While we ﬁght for our historical contributions to be acknowledged, celebrated, and taught in our public school systems, and rage against racism in its many forms, governmental and otherwise, we have to reframe how we see ourselves. We cannot reframe our story based on the perception of White America and the ideology of those such as Dilbert creator Scott Adams, whose racist rant featured the misinformation that according to a poll, more than 50 percent of Blacks dislike White Americans and should be considered a hate group. We are the surviving DNA of the Transatlantic Slave Trade. That means something.
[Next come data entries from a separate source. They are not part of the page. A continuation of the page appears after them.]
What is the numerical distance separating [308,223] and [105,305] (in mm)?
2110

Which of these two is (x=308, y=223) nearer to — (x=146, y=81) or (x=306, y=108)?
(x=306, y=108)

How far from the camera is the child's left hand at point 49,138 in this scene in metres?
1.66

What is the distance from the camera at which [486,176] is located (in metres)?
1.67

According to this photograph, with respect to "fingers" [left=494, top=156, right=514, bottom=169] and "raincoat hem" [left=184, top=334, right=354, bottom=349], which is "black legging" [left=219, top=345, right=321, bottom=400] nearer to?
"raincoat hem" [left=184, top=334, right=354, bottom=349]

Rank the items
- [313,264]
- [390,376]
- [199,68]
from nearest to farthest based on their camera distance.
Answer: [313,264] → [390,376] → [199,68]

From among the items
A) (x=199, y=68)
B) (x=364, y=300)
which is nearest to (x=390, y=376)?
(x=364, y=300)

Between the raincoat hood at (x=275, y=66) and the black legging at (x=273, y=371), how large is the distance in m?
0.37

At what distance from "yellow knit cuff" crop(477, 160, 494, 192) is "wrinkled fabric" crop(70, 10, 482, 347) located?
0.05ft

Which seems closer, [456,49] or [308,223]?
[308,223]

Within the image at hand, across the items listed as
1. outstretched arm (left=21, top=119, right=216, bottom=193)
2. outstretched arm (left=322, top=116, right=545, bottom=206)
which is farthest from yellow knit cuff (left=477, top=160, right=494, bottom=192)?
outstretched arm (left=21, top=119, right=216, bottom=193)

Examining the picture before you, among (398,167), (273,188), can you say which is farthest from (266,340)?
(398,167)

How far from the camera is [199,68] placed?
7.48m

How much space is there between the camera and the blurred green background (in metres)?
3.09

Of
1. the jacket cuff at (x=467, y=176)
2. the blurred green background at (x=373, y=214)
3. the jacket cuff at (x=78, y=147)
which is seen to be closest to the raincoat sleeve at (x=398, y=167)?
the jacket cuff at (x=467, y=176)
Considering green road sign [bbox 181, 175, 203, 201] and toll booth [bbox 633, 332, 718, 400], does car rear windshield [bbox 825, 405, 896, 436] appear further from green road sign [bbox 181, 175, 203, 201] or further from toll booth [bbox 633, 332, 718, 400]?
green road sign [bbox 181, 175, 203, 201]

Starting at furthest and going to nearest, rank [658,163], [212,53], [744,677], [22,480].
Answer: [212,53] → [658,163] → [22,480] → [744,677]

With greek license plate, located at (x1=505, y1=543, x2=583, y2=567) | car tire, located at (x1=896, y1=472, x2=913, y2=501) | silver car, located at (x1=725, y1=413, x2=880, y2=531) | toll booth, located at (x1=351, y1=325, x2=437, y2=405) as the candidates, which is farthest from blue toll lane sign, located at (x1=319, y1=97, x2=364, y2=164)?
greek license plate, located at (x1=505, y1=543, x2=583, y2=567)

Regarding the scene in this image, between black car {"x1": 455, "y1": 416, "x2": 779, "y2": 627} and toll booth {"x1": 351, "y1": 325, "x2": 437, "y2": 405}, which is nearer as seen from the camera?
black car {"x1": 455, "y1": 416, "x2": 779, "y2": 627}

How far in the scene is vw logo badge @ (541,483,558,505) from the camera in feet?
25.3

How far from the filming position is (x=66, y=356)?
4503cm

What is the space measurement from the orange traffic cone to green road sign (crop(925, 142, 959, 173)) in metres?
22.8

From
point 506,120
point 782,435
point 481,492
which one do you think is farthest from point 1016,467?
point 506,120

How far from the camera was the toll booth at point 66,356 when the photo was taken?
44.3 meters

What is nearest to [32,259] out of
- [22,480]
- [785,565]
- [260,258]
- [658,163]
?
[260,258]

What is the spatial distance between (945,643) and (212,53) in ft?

My cousin and I reminisced about our family and somehow the unspoken language between us was loud and clear: We each are on a journey and our goals are intersectional. We both are working toward the power and betterment of our culture and we believe in the upliftment of our people. As March swiftly enters the discussion, and we move into Women’s History Month, we will celebrate the Black women who have made herstory in our family, and continue to make our own history, because one day in the future we want our legacies to inspire new generations as the legacy of our ancestors, sung and unsung, inspires us.